Tim Smith told the online NFU conference it had occurred to him a ‘couple of times’ during the course of the commission’s work that Ministers would have been better prepared if the recommendations had been made in advance of certain big decisions on trade.
He was responding to a question from NFU Sugar Board member Tom Clarke, who asked whether the UK’s decision to place zero tariffs on a very significant volume of raw sugar cane imports would undermine the domestic, sustainable, sugar beet industry.
Mr Smith said: “We are trying to balance the tensions of liberalising trade with retaining the right standards and at the same time protecting the interests of those people who are growing the crops, feeding the livestock and taking those goods to market.

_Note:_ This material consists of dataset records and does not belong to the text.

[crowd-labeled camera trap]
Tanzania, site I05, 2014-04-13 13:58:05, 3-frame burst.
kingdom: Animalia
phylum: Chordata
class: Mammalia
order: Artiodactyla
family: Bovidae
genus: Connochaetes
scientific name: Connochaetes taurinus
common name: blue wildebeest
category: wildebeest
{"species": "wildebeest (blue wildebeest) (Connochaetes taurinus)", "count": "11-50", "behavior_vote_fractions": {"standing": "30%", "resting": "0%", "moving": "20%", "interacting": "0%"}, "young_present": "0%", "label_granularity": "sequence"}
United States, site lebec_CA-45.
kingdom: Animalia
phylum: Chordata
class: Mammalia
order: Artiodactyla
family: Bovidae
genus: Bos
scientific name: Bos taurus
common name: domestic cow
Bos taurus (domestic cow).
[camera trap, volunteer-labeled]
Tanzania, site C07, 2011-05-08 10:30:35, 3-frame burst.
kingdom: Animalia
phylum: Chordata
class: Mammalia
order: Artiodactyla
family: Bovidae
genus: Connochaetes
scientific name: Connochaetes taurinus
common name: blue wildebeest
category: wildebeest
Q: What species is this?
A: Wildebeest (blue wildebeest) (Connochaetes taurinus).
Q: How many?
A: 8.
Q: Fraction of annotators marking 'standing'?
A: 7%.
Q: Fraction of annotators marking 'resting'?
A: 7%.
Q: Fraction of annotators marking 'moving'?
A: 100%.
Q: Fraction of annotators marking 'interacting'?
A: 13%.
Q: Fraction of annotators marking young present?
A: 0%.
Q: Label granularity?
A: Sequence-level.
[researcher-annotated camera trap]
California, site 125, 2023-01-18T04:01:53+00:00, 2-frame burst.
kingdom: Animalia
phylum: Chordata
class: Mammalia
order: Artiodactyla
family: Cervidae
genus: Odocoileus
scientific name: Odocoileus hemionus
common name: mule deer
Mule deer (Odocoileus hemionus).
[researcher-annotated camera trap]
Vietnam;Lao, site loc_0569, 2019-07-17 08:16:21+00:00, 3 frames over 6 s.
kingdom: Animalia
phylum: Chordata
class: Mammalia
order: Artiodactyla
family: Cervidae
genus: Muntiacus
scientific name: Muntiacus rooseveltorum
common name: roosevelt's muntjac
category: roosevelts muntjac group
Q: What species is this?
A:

“In July 2020 when we were set up, we were probably two years too late. It would have been better if we had been able to establish the principles, the strategies and the recommendations we have got in our report.
“That would have helped Government see round the corners when it came to some of those issues.”
Earlier in the conference, Defra Secretary George Eustice said he thought there was a bright future for the domestic sugar industry now the Government had issued an emergency authorisation for neonicotinoids to tackle virus yellows.
“British Sugar is now probably among the most efficient sugar producers in the world, he said.
“Huge technical gains have been made over the last decade or so.”